Moving to eight cores

By the end of 2007, early 2008 we should see the first eight core processors. They are certainly scheduled to be in engineering by then. Given the speed with which we move from single to dual and dual to quad core, it's not unreasonable to expect to see servers using eight core processors in 2008.

With single core processors, moving from quad processor to eight processor architectures required a whole new design of the system architecture. This was hugely expensive and forced a number of vendors out of the eight-way market completely. With the arrival of multi-core processors capable of using existing architectures the emphasis has been on providing more memory and improving the overall I/O so that all the cores can run at full speed.

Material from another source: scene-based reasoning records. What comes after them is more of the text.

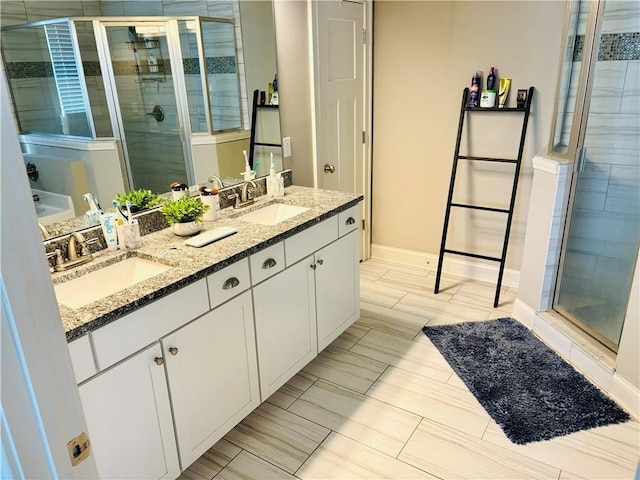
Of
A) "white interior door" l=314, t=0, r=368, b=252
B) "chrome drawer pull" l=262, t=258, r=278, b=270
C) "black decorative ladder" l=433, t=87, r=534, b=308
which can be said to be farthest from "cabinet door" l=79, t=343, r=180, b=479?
"black decorative ladder" l=433, t=87, r=534, b=308

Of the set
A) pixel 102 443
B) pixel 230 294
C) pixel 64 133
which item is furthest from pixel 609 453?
pixel 64 133

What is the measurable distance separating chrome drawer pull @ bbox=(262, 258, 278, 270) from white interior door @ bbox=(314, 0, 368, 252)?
130 centimetres

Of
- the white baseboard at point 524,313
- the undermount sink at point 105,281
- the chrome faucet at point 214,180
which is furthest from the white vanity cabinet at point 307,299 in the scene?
the white baseboard at point 524,313

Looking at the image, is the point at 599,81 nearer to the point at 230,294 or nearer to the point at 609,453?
the point at 609,453

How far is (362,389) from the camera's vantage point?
8.11ft

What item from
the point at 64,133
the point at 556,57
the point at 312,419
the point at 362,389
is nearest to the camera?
the point at 64,133

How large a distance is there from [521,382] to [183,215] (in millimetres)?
1890

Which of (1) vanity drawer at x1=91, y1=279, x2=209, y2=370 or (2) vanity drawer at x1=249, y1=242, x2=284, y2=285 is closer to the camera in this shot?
(1) vanity drawer at x1=91, y1=279, x2=209, y2=370

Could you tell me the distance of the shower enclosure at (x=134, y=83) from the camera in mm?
1747

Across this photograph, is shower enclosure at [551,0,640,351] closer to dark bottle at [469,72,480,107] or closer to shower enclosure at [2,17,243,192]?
Result: dark bottle at [469,72,480,107]

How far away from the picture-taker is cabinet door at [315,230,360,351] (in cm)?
250

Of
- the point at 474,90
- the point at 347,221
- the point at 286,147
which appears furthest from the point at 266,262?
the point at 474,90

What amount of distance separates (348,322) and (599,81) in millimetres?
1985

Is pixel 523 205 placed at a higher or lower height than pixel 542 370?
higher
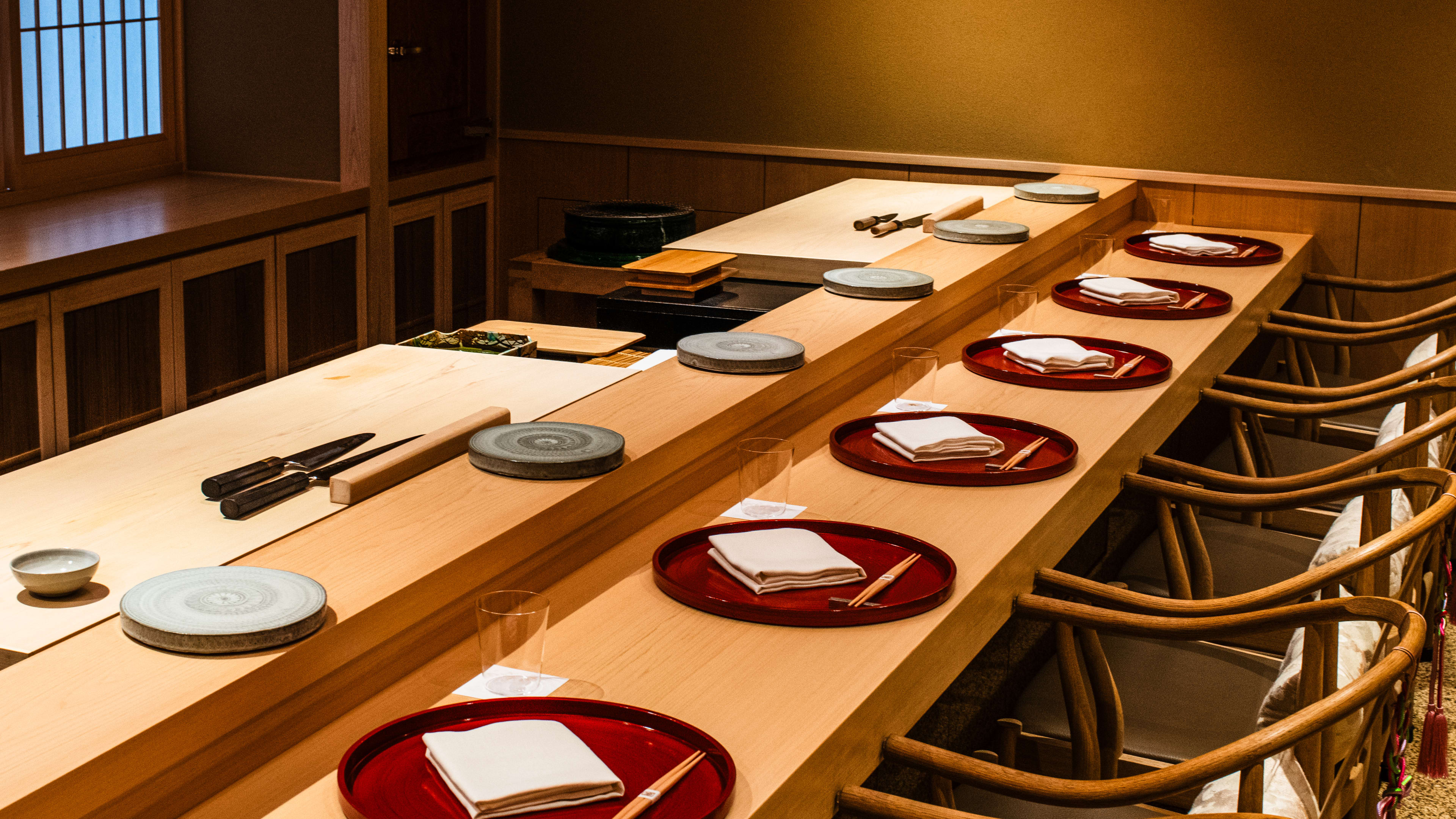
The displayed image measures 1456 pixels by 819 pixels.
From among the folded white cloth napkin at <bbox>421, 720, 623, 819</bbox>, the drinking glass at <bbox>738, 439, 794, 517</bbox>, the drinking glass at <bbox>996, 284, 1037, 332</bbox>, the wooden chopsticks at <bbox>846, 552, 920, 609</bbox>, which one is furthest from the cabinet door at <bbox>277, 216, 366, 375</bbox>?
the folded white cloth napkin at <bbox>421, 720, 623, 819</bbox>

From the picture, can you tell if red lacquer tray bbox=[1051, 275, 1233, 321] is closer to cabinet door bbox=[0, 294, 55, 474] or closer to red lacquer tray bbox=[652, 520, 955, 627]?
red lacquer tray bbox=[652, 520, 955, 627]

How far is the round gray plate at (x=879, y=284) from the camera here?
110 inches

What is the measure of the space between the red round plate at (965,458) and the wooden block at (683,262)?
1029mm

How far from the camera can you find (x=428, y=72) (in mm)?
5035

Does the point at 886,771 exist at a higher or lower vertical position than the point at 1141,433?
lower

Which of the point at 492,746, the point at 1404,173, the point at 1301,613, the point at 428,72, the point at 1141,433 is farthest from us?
the point at 428,72

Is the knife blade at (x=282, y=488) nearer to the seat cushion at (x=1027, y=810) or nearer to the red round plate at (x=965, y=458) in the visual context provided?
the red round plate at (x=965, y=458)

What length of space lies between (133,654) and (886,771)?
122 cm

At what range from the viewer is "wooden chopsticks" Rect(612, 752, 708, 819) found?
113 cm

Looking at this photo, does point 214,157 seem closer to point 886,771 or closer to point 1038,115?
point 1038,115

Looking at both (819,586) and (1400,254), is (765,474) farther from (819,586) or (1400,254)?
(1400,254)

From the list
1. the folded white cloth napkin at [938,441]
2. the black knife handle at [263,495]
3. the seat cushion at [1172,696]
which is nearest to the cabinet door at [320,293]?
the black knife handle at [263,495]

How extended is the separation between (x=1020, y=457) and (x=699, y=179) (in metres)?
3.28

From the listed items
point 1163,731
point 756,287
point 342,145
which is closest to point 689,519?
point 1163,731
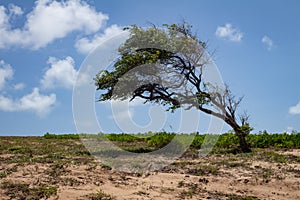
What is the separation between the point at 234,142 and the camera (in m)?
21.6

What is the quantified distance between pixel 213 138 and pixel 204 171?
11.9m

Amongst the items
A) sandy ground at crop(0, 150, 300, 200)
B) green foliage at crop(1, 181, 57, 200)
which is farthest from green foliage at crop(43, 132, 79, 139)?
green foliage at crop(1, 181, 57, 200)

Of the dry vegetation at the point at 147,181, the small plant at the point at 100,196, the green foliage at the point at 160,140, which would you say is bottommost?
the small plant at the point at 100,196

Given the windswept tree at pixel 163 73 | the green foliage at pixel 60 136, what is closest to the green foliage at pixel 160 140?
the windswept tree at pixel 163 73

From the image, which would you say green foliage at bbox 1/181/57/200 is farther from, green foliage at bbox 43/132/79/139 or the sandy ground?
green foliage at bbox 43/132/79/139

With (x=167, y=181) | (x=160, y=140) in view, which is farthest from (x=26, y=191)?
(x=160, y=140)

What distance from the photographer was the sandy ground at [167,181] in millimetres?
8523

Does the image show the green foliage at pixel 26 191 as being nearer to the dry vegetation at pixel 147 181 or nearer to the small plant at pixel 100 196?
the dry vegetation at pixel 147 181

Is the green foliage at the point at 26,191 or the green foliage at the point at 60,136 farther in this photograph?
the green foliage at the point at 60,136

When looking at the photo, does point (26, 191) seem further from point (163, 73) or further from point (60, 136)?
point (60, 136)

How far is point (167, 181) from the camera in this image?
982 centimetres

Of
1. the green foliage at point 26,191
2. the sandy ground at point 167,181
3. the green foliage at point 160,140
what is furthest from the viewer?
the green foliage at point 160,140

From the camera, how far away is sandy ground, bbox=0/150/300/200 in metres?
8.52

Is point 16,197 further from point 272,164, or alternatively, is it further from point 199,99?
point 199,99
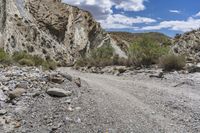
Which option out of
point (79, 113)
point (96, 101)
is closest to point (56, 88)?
point (96, 101)

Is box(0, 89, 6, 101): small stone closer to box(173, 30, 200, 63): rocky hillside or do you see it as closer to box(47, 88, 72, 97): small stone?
box(47, 88, 72, 97): small stone

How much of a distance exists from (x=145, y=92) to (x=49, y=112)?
4688 mm

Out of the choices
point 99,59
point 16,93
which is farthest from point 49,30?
point 16,93

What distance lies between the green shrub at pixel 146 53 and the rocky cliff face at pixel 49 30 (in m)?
12.7

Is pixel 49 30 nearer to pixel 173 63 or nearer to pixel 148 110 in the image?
pixel 173 63

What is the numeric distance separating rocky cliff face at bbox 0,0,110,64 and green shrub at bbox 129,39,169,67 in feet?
41.5

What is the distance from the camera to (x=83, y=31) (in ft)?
162

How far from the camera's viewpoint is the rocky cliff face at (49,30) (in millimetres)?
34688

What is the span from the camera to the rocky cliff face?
34.7 meters

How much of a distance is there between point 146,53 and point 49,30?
19.7 metres

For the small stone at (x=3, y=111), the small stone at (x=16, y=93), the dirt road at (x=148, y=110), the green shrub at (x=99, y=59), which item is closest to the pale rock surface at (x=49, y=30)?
the green shrub at (x=99, y=59)

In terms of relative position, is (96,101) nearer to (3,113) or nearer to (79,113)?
(79,113)

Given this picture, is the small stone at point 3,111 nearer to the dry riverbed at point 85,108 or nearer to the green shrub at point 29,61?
the dry riverbed at point 85,108

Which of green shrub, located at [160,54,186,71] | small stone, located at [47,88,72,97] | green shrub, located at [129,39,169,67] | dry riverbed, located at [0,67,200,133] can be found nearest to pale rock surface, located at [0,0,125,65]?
green shrub, located at [129,39,169,67]
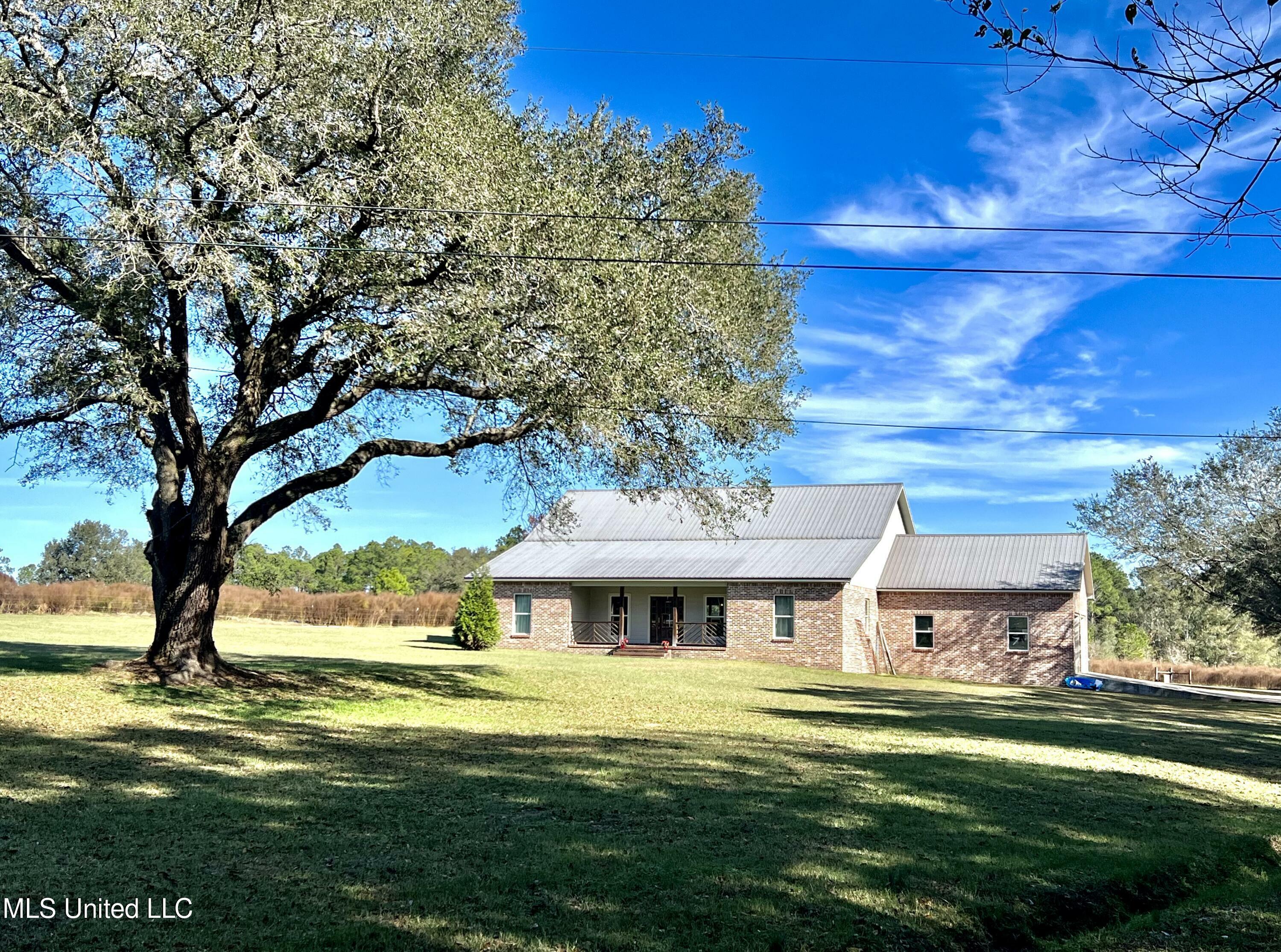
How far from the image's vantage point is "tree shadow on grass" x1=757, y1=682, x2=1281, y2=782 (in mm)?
13922

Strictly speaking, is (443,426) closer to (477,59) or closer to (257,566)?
(477,59)

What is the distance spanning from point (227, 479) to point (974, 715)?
13493 millimetres

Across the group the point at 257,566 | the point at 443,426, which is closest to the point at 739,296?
the point at 443,426

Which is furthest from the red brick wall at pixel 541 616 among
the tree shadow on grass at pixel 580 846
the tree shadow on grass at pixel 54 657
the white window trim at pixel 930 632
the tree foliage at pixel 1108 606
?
the tree foliage at pixel 1108 606

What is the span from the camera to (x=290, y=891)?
5.28m

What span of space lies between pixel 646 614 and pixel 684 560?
2.55m

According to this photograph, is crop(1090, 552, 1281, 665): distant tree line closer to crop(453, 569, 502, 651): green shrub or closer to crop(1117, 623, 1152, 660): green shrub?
crop(1117, 623, 1152, 660): green shrub

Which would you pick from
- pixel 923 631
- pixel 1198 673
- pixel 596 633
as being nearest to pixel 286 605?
pixel 596 633

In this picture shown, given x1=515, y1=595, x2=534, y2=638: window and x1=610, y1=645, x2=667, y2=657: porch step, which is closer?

With quad core, quad processors machines already announced and expected to ship in early 2007, we are now back at the absolute limit of managing I/O. Tim Dougherty, director for BladeCenter strategy at IBM, admits to serious concerns over core density and architectures. "Core requirements for I/O are going to outstrip current architectures. We are already looking at whether quad core will really be effective beyond two sockets [processors] and may have to reduce the sockets in order to manage the demands for I/O".

Dougherty was prepared to go even further than this by suggesting that eight core may be the most that can realistically be supported using current architectures. He even suggested that eight core could herald a return to single processor and away from the multi-processor motherboard.

The key to making the most of the multi-core servers in the future, according to Dougherty, will be virtualisation. This is not the virtualisation that we generally see today on Intel platforms with a host OS and lots of clients, but true hardware virtualisation bringing across the lessons from mini and mainframe computers. Dynamic resource management will be a big part of this and IBM has announced that it will introduce a new virtualisation solution of its own in the first quarter of 2008. Virtualisation doesn't address the I/O problem.

Defining rival x86 and x64 platforms

The difference in memory architectures between AMD and Intel does show a clear difference in I/O capability. Intel uses a Front Side Bus (FSB) and that requires an external memory controller to connect the FSB to memory and I/O functions. Intel is looking at changing this to remove the memory controller bottleneck. AMD uses its own HyperTransport Bus and the memory controller is built in to the Opteron processor. Although each processor has its own memory it does check the memory on other processors. This creates an interesting problem where running Opteron in combinations of three and six is actually faster than four and eight.

With X3, IBM managed to bring the memory latency performance of Xeon closer to that of the Opteron. X4 may take it closer still but until Intel changes the memory architecture which is a major issue for them and the whole motherboard industry, it will still lag behind AMD.

Dealing with the quad core quad processor and eight core processor I/O problems is not going to be easy. IBM's current solution, the X4 architecture will not appear until the first quarter of 2008 and it's not unreasonable for it to be tied to the announcement of their first eight core server. This would mirror the way that the X3 was tied to their dual core announcement.

Core density was seen as being the solution to increasing the speed of the processor and with it the problem of dissipating the heat the faster speeds generated. Now we have hit another bottleneck, I/O. This should have been expected but seems to have caught people out. Where we go from here and whether IBM can resolve the I/O problem before Intel remains to be seen.